### TO BE DONE
Rewrite only the data from the line with "How distant from each" to the line with "797 centimetres", changing "metal bracket" to "iron bracket" and keeping everything else the same.

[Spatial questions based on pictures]

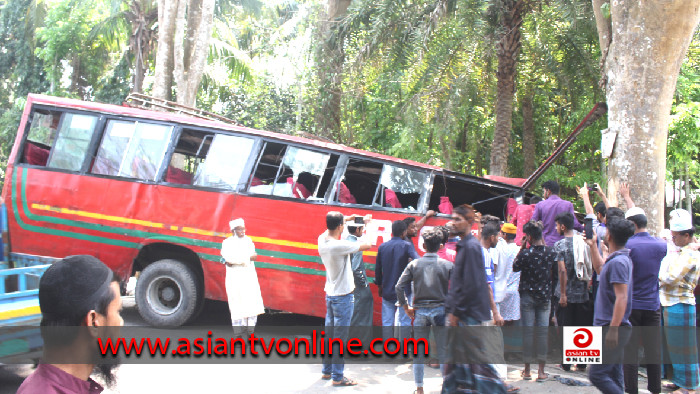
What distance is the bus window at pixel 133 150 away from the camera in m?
8.59

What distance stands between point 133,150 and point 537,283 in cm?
585

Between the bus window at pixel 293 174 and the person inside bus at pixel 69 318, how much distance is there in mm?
6079

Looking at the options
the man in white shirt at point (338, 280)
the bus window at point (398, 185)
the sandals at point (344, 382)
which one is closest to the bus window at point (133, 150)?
the bus window at point (398, 185)

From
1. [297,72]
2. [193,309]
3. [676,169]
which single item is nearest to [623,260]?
[193,309]

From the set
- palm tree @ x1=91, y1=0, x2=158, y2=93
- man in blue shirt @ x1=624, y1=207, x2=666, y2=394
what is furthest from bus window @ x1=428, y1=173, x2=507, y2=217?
palm tree @ x1=91, y1=0, x2=158, y2=93

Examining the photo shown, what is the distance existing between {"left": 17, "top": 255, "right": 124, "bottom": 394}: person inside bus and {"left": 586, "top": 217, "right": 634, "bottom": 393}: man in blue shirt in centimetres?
377

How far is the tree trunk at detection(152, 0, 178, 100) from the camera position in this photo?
13828mm

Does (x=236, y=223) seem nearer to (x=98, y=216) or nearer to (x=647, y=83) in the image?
(x=98, y=216)

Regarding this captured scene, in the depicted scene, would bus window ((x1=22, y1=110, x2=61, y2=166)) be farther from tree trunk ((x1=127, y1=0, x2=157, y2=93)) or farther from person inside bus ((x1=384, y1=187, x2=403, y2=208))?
tree trunk ((x1=127, y1=0, x2=157, y2=93))

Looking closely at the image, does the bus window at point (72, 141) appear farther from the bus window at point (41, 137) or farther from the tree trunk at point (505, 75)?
the tree trunk at point (505, 75)

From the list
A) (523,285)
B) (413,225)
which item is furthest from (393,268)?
(523,285)

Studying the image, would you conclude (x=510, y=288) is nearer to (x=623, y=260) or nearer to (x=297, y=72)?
(x=623, y=260)

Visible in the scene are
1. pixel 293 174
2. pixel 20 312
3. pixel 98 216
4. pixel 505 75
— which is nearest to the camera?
pixel 20 312

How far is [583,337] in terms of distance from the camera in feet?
20.9
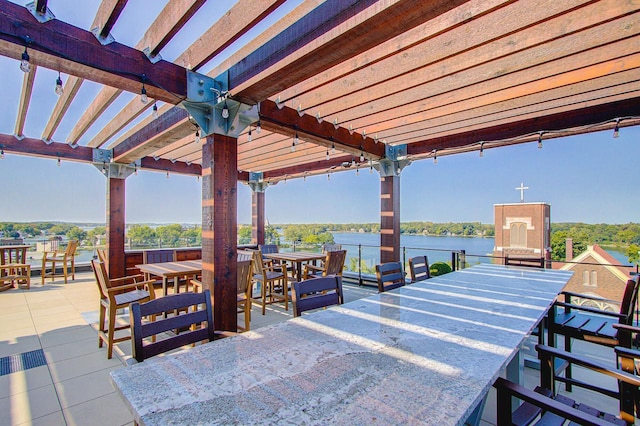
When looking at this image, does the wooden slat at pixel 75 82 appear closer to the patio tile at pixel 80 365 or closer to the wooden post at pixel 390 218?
the patio tile at pixel 80 365

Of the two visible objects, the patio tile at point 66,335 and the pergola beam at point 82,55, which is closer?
the pergola beam at point 82,55

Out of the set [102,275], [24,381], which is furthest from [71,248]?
[24,381]

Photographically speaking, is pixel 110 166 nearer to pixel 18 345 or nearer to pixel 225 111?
pixel 18 345

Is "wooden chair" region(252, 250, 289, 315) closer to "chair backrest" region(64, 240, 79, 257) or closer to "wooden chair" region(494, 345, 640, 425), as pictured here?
"wooden chair" region(494, 345, 640, 425)

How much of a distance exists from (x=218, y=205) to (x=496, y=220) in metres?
24.3

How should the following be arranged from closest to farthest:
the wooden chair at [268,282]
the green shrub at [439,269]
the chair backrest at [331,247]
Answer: the wooden chair at [268,282], the green shrub at [439,269], the chair backrest at [331,247]

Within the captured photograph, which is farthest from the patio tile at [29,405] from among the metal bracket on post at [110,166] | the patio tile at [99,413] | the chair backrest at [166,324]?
the metal bracket on post at [110,166]

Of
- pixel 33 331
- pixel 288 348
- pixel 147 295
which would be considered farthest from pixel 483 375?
pixel 33 331

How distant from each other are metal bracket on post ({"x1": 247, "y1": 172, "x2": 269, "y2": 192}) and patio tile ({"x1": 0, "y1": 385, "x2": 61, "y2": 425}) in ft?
19.8

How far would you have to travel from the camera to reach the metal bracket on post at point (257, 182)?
797 centimetres

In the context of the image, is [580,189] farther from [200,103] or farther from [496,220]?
[200,103]

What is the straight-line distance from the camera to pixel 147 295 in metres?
3.45

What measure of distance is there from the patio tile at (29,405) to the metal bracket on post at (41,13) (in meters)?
2.68

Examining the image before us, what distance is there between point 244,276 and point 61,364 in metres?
→ 1.88
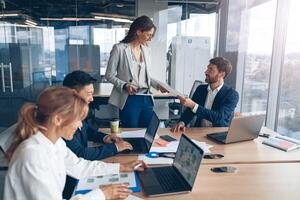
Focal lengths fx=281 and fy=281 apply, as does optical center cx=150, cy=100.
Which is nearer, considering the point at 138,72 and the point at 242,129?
the point at 242,129

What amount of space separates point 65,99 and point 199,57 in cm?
417

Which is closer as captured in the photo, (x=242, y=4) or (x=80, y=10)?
(x=242, y=4)

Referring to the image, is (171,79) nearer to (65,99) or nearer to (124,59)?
(124,59)

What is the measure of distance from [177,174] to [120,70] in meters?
1.37

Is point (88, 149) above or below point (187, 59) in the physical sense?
below

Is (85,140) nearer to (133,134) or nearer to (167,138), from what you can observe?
(133,134)

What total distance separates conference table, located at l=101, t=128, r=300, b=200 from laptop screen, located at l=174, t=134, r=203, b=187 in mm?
78

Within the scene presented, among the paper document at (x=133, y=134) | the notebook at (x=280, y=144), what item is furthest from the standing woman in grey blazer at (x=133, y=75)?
the notebook at (x=280, y=144)

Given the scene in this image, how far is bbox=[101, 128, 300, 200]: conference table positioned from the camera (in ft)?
4.23

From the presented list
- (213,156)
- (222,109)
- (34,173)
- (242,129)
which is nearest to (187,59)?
(222,109)

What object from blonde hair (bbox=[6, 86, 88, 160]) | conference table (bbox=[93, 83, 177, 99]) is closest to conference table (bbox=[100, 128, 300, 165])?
blonde hair (bbox=[6, 86, 88, 160])

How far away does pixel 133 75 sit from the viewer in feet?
8.45

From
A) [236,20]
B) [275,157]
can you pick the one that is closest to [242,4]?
[236,20]

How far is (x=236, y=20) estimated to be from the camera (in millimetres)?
4219
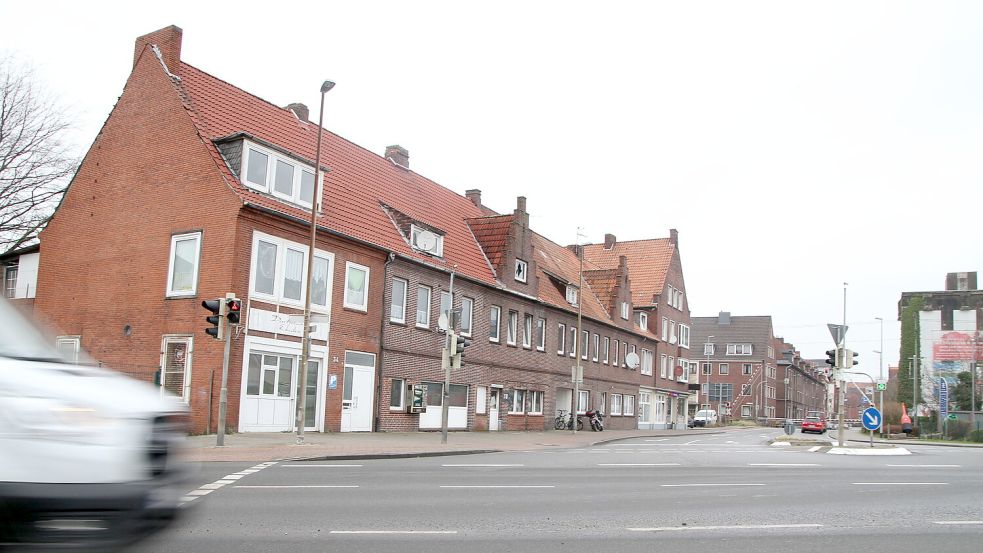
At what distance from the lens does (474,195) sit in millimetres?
45656

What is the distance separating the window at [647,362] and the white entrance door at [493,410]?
22.3 m

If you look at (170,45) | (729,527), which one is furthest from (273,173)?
(729,527)

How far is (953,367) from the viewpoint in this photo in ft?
220

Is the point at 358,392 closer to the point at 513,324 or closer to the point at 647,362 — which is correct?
the point at 513,324

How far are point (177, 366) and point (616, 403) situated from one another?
32.8 metres

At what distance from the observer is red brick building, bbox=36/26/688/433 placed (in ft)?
79.5

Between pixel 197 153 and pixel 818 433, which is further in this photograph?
pixel 818 433

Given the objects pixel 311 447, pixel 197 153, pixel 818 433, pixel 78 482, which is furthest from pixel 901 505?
pixel 818 433

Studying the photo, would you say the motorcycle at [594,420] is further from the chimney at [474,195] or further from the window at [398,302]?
the window at [398,302]

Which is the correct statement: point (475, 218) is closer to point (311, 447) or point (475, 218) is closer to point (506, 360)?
point (506, 360)

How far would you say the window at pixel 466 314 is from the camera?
114ft

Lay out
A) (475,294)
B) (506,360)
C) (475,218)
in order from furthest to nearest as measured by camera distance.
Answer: (475,218) → (506,360) → (475,294)

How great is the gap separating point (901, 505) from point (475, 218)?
97.7 ft

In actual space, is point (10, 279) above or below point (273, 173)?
below
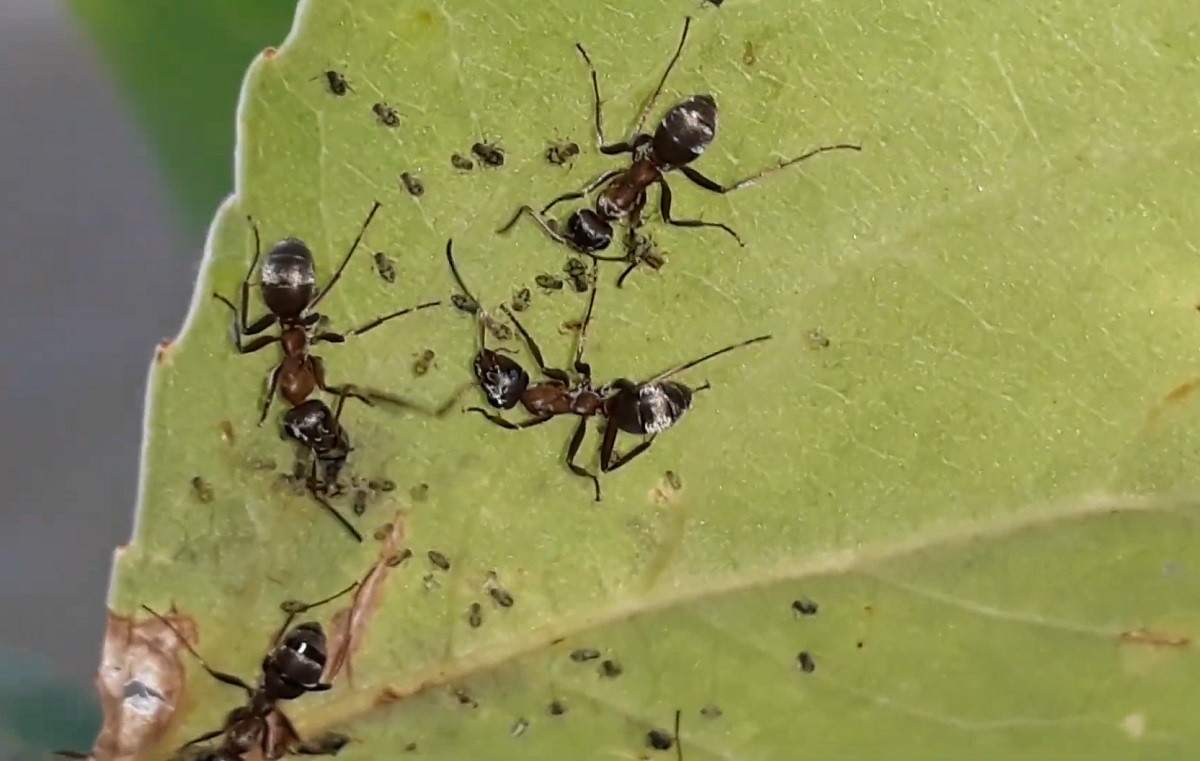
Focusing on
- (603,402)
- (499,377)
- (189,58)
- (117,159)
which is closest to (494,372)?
(499,377)

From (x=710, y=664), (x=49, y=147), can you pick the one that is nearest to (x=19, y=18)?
(x=49, y=147)

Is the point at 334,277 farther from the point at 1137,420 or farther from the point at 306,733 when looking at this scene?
the point at 1137,420

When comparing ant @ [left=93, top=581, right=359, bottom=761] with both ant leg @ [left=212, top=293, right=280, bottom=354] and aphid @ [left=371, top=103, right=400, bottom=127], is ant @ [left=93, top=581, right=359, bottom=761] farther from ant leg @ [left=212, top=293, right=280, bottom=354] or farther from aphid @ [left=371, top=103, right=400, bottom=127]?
aphid @ [left=371, top=103, right=400, bottom=127]

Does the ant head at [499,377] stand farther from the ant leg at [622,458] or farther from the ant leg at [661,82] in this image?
the ant leg at [661,82]

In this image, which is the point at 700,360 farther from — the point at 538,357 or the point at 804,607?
the point at 804,607

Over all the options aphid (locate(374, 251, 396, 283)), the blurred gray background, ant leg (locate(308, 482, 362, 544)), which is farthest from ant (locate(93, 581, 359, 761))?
the blurred gray background
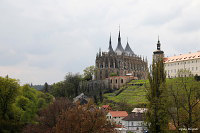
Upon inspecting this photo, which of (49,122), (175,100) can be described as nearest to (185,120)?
(175,100)

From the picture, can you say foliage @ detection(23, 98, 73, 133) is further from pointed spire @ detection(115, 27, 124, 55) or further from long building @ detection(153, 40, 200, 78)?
pointed spire @ detection(115, 27, 124, 55)

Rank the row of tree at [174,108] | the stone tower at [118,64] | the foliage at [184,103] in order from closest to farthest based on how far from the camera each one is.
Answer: the foliage at [184,103] → the row of tree at [174,108] → the stone tower at [118,64]

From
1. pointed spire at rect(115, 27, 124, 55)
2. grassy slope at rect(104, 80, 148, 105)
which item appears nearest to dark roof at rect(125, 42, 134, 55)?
pointed spire at rect(115, 27, 124, 55)

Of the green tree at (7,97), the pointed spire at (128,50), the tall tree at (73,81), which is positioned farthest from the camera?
the pointed spire at (128,50)

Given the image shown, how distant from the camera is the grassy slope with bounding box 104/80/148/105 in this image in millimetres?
70262

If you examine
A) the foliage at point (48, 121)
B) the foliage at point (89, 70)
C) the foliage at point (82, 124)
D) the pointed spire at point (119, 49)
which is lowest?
the foliage at point (48, 121)

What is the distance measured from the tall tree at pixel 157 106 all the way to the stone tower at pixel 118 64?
7334cm

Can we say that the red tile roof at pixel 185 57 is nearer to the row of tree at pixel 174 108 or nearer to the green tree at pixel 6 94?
the row of tree at pixel 174 108

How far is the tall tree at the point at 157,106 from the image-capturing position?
25.0 m

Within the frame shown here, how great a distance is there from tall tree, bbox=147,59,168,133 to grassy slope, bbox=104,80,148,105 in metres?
40.1

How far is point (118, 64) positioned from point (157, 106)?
262ft

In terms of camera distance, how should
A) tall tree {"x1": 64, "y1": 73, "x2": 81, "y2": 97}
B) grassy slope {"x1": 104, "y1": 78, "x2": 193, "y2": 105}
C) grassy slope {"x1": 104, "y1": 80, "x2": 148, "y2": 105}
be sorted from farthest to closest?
tall tree {"x1": 64, "y1": 73, "x2": 81, "y2": 97} < grassy slope {"x1": 104, "y1": 80, "x2": 148, "y2": 105} < grassy slope {"x1": 104, "y1": 78, "x2": 193, "y2": 105}

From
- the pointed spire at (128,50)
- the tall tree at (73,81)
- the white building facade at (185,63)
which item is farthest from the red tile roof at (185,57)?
the tall tree at (73,81)

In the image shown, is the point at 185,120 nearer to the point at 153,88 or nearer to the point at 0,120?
the point at 153,88
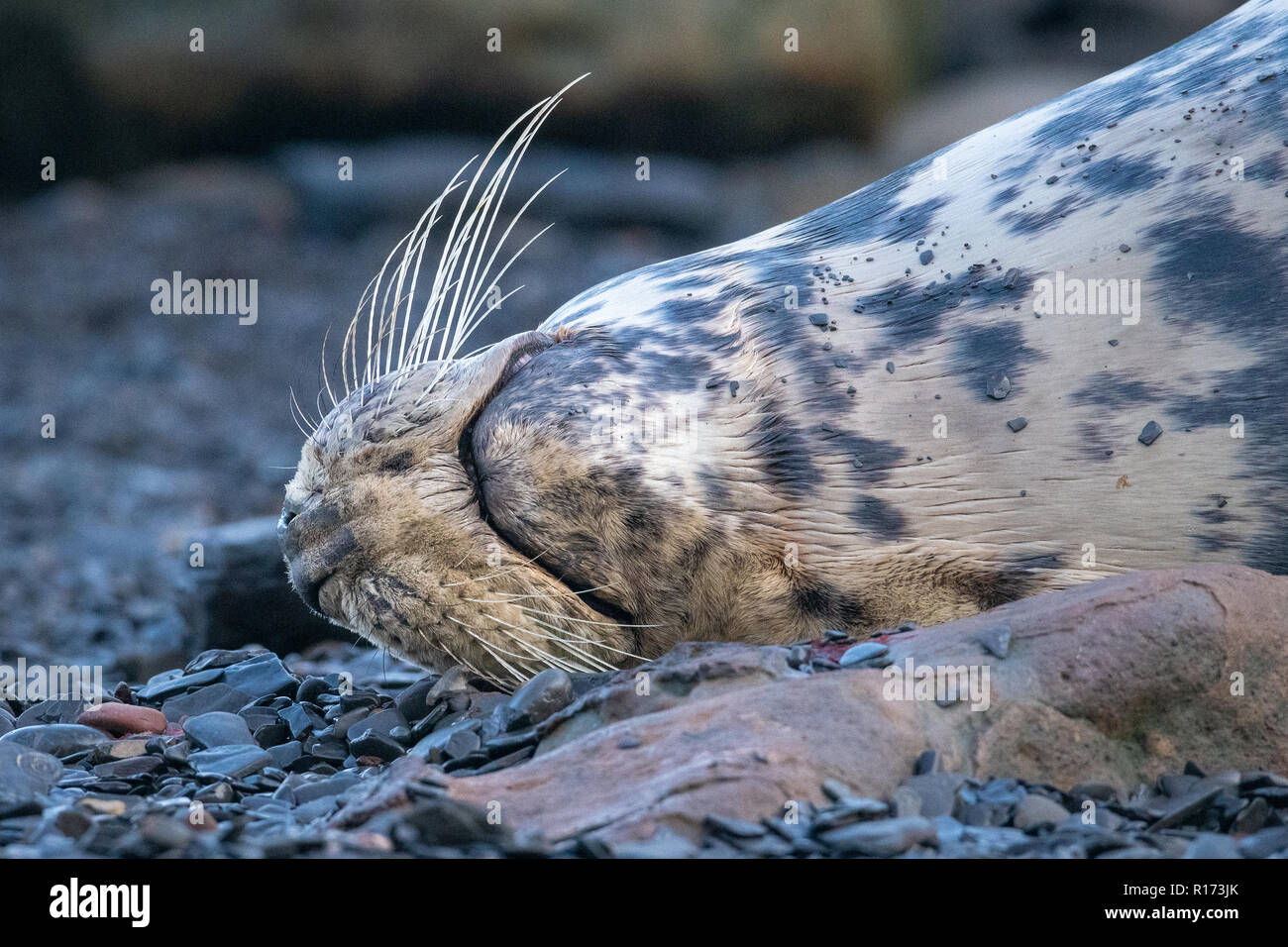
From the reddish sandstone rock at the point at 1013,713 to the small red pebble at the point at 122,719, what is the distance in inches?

### WORKED ANSWER
How distant from each other are iron bracket on post ({"x1": 247, "y1": 172, "x2": 269, "y2": 192}) and patio tile ({"x1": 0, "y1": 385, "x2": 61, "y2": 425}) in ft?
19.8

How far would you have to travel from the camera to reach the iron bracket on post at point (257, 182)?
797 centimetres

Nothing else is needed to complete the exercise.